In the United States the cause was promoted by Alfred Stieglitz. He was born in the USA, but studied photography in Berlin and travelled a lot about Europe. Returning to the US in 1890, he continuously perfected his skills and experimented with chemicals and paper that others had discarded. He used a hand-held camera and often worked in very challenging conditions – sometimes in rain or snow – trying to make the most of himself and of photography, too. He saw it as a burgeoning art that could help the master make a statement, express an attitude. Stieglitz’ street life pictures conveyed the dynamics of the city, harmoniously blending lines and forms. Not content to continue on his own, Stieglitz shared his thoughts with other photographers, in his articles and lectures. He inspired people to do more, to conduct a creative search.

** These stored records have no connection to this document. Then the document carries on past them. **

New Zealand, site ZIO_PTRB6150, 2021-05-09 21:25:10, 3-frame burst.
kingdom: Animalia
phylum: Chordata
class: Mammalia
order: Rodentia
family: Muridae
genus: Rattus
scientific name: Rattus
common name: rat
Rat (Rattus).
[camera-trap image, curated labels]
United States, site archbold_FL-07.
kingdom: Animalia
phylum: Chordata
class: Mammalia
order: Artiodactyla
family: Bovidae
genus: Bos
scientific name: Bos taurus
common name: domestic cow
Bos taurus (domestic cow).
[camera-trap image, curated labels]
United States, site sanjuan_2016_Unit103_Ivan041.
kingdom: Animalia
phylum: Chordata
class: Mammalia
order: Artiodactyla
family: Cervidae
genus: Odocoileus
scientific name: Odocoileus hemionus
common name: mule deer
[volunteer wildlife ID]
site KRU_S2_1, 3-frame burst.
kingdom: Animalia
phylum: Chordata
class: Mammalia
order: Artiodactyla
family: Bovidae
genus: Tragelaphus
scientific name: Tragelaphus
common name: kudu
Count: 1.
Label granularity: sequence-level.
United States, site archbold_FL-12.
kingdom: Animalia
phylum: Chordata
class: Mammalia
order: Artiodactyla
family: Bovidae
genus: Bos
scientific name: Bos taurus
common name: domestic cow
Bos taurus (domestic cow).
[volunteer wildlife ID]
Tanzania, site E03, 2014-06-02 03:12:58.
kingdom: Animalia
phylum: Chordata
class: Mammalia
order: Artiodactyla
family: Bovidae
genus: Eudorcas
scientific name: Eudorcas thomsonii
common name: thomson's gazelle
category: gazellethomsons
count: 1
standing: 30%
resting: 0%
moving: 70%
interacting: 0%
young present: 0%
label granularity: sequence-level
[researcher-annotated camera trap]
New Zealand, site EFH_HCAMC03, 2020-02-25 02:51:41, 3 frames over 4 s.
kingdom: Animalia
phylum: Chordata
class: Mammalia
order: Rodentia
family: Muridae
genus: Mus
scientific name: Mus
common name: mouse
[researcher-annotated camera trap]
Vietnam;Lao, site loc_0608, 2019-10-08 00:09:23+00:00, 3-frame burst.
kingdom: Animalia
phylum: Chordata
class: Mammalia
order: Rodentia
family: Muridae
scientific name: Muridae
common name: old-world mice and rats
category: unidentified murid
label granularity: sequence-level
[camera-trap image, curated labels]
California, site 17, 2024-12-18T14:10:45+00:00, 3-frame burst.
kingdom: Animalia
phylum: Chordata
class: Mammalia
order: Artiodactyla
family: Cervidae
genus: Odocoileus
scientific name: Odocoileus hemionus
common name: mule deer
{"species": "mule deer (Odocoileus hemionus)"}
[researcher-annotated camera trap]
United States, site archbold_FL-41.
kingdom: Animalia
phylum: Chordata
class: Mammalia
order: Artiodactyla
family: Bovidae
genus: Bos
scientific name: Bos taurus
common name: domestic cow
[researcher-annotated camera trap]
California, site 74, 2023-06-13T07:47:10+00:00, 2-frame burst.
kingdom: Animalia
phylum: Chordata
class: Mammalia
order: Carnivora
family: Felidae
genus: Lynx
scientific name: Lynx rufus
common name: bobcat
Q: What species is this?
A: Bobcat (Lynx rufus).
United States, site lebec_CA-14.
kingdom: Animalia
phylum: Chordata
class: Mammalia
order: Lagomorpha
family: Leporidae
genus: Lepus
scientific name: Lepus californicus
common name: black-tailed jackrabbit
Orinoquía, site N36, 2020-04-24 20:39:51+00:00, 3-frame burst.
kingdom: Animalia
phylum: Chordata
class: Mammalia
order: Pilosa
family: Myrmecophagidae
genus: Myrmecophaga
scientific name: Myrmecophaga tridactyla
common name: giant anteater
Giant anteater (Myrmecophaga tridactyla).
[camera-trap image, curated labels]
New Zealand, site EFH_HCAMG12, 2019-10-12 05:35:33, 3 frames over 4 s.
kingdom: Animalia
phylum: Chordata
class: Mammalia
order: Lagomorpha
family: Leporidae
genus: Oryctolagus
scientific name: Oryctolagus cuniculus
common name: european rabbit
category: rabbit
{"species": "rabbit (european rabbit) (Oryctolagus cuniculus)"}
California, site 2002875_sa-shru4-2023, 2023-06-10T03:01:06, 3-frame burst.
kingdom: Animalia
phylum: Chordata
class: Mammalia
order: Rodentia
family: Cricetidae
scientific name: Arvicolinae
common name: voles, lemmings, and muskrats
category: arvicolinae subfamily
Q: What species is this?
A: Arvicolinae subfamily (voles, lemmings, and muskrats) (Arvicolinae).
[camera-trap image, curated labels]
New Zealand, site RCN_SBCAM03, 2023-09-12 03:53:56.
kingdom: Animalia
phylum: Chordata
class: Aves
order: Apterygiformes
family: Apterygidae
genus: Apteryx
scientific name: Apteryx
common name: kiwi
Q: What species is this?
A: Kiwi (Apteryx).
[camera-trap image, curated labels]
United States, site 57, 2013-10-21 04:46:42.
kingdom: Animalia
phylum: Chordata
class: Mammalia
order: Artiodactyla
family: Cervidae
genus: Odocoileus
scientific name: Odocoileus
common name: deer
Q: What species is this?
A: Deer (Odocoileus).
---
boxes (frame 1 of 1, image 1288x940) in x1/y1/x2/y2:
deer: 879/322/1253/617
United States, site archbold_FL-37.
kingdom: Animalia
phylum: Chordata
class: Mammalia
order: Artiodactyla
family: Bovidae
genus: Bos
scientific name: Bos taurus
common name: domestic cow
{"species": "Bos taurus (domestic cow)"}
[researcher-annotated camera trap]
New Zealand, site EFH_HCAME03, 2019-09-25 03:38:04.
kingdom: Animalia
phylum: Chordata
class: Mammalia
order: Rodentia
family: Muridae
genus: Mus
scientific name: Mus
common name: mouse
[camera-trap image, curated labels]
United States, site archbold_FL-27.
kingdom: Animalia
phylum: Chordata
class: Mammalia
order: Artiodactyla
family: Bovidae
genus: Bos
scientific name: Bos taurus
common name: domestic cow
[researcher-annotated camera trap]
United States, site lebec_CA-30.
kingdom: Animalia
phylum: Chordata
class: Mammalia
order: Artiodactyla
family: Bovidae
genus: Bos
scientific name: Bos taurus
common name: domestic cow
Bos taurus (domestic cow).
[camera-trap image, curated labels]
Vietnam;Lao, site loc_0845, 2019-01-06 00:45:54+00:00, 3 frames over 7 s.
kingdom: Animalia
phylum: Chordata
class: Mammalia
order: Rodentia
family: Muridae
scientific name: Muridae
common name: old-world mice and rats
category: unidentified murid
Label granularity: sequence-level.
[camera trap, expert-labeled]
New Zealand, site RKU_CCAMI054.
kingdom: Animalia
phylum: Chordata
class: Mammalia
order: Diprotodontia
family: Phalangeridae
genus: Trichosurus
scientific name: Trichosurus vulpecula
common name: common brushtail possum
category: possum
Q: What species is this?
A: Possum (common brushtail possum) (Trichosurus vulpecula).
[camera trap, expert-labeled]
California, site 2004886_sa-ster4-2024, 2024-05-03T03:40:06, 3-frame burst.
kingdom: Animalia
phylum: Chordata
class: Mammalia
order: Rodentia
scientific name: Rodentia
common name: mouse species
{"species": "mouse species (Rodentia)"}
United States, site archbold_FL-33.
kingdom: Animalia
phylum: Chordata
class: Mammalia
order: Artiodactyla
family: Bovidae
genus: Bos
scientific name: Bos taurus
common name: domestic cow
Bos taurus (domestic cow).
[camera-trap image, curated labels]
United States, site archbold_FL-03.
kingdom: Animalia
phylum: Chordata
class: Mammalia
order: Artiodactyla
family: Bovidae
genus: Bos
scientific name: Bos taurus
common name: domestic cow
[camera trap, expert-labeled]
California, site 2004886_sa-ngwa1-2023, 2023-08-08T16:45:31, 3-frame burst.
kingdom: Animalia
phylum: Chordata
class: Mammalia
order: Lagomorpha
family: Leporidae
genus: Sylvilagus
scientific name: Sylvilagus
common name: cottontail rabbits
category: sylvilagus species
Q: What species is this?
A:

Stieglitz often had to deal with those who adamantly confronted his ideas. In 1901 he was invited to set up an artistic photography exhibition at the National Arts Club. Using the new opportunities, shortly before the opening Stieglitz announced a new community he called Photo-Secession. It was more of a movement rather than a formal society – an association for the like-minded people who believed photography’s place was among fine arts. Stieglitz was the uniting element in this new group, guided by the principles of Photo-Secession as declared by Stieglitz. He said that Photo-Secession was to bring together Americans interested in or practising pictorial photography, who would advocate photography as a full-fledged art form – not the assistant of art.

Works of secessionists on the walls of the National Arts Club demonstrated a certain degree of independence in choice of themes and artistic means. There was scenery, misty forests and meadows, downcast faces of beautiful women in flowing dresses; there was genre photography – pictures of peasants at work or captured in a moment of leisure. The tones were impressionistic: the dim light softened contours and blurred details “creating an impression”. Photography clearly echoed the general artistic trends.